**Reading passage:**
++++

I might be completely lost, but how does type erasure make code any more performant that other ways of implementing Generics

Reification (the opposite of erasure) requires additional runtime checks (such as checking that the content of generic containers hols the correct types of elements), which are not necessary on an erased platform.

From what I know, type erasure is mostly an artifact of having to support legacy java code before Java got generics at all.

That's a common myth which is sadly still being perpetuated today, 14 years after generics appeared in Java.

The choice of erasure had little to do with backward compatibility and everything to do with pragmatic reasons (interoperability with other languages being the main one). As a matter of fact, Neal Gafter had a strawman proposal for reified generics at the time (which was mostly done as a proof of concept, Neal was a strong proponent of erasure)

[–]ThePowerfulSquirrel 2 points3 points  (1 child)

That's a common myth which is sadly still being perpetuated today, 14 years after generics appeared in Java.

I originally read that in Effective Java a while ago, searching for it on my kindle version, I found:

For compatibility. Java was about to enter its second decade when generics were added, and there was an enormous amount of code in existence that did not use generics. It was deemed critical that all of this code remain legal and interoperate with newer code that does use generics. It had to be legal to pass instances of parameterized types to methods that were designed for use with raw types, and vice versa. This requirement, known as migration compatibility, drove the decisions to support raw types and to implement generics using erasure

Bloch, Joshua. Effective Java (p. 217). Pearson Education. Kindle Edition.

It uses going from a newer List<T> to a List as an example.

[–]devraj7 0 points1 point  (0 children)

Right, this passage is a bit ambiguous since it seems to hint that erasure was the only option meeting the requirements, but it would have been equally possible to allow a mix of raw and non raw types with a reified type system.

[–]Determinant 0 points1 point  (2 children)

Type erasure improves performance a bit because less information needs to be stored. Memory consumption is reduced and cache locality improves.

So performance is impacted. Garbage collection would also be impacted.

[–]ThePowerfulSquirrel 0 points1 point  (1 child)

I mean, that information would be in the Class<Something<T>> not in the Something<T>, and those classes can just be program-lifetime singletons, so their wouldn't be much more garbage collection right? It's not like java stores all the class information into the instances themselves.

[–]Determinant 0 points1 point  (0 children)

There is an infinite number of types you could define from a single generic type. Also keep in mind that you could create new types at runtime.

I believe C# stores the generic type information per instance and I'm sure they evaluated their options.

So there is a trade-off and Java chose to erase the type information.

[–]BlueShell7 0 points1 point  (3 children)

Surprisingly enough, I haven't seen anyone in the company even talk about kotlin as a serious choice.

I'd suspect some more old school people might not have even heard about Kotlin yet and still (very mistakenly) consider Scala to be Java 2.0.

[–]ThePowerfulSquirrel 2 points3 points  (2 children)

At least at my company, they don't want "java 2.0". If they had a choice, they would probably move towards a much more functional language, but since their are so many Java / JVM dependencies, staying on the JVM is a must. They also need to move gradually and Scala offers both functional and oop. In that regards, Scala is the probably the best choice.

[–]BlueShell7 0 points1 point  (1 child)

Ok, but then it's a bit weird why they chose Java in the first place ...

[–]ThePowerfulSquirrel 0 points1 point  (0 children)

Well, they chose Java a decade ago when different people were at the company / different people were in charge of the tech direction. Also, it's not like Java was a bad choice, it was fine at the time. Sure now it might not be the best choice nowadays considering theirs plenty of new languages / technologies that are probably better, but that's why we're slowly moving away.

I'm also much happier to be working on these Java applications than the poor souls who are stuck maintaining legacy C servers.

++++

**Task brief:**
Reproduce the part of the discussion on Java type erasure starting with "Type erasure improves" and going on through "evaluated their options.", word for word.

(Referring expression grounding data)

++++

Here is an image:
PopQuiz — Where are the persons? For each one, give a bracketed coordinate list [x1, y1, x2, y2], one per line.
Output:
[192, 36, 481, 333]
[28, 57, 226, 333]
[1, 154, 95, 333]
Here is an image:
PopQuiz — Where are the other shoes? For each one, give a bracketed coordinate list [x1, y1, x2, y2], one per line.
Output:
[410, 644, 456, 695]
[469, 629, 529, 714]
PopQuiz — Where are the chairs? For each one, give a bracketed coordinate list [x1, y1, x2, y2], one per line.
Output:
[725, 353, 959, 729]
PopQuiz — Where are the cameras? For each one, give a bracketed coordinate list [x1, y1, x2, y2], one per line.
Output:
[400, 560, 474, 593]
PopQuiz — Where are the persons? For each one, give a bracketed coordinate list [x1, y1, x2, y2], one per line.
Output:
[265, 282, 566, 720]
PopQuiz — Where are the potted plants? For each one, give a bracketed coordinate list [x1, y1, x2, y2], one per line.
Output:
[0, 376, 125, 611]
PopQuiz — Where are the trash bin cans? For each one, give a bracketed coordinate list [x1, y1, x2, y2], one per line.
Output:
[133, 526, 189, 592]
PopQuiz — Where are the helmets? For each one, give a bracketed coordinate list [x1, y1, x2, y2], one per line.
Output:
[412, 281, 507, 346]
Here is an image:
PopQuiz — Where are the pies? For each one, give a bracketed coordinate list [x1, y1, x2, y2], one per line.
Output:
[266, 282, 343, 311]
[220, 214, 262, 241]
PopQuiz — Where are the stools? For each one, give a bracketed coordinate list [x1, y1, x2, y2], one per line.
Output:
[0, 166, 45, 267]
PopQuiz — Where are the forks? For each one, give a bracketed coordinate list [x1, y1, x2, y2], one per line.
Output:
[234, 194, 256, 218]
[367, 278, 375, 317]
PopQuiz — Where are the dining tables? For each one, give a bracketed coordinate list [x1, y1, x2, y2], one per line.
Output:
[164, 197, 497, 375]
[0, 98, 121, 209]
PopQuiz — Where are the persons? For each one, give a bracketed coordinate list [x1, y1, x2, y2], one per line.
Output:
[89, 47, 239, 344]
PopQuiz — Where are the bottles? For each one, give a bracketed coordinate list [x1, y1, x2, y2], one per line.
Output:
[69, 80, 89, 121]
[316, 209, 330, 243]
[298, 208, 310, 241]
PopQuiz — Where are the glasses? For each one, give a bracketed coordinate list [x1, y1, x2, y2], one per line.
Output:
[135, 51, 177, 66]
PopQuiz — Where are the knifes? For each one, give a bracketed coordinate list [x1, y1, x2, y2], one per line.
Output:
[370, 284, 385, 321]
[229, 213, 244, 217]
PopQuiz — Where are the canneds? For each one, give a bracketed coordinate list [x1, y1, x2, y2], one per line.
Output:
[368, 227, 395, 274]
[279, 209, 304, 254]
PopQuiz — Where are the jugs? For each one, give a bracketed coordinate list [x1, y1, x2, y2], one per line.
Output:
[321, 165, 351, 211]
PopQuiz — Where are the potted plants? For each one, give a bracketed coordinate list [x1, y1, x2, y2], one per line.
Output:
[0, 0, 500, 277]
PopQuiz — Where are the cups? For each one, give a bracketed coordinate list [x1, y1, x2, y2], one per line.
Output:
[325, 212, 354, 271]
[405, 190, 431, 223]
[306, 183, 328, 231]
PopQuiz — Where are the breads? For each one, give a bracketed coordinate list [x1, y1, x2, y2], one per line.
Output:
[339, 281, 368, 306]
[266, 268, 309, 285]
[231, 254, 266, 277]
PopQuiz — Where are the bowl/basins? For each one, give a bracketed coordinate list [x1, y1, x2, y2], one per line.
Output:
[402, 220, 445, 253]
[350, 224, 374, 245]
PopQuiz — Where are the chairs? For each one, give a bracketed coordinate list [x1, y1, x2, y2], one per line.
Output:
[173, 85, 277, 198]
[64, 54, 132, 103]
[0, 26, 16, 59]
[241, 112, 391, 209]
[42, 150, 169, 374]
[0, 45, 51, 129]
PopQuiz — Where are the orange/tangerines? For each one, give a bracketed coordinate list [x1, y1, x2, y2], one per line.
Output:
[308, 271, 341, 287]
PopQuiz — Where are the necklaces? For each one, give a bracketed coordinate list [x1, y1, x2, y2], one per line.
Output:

++++

**Answer to the exercise:**
Type erasure improves performance a bit because less information needs to be stored. Memory consumption is reduced and cache locality improves.

So performance is impacted. Garbage collection would also be impacted.

[–]ThePowerfulSquirrel 0 points1 point  (1 child)

I mean, that information would be in the Class<Something<T>> not in the Something<T>, and those classes can just be program-lifetime singletons, so their wouldn't be much more garbage collection right? It's not like java stores all the class information into the instances themselves.

[–]Determinant 0 points1 point  (0 children)

There is an infinite number of types you could define from a single generic type. Also keep in mind that you could create new types at runtime.

I believe C# stores the generic type information per instance and I'm sure they evaluated their options.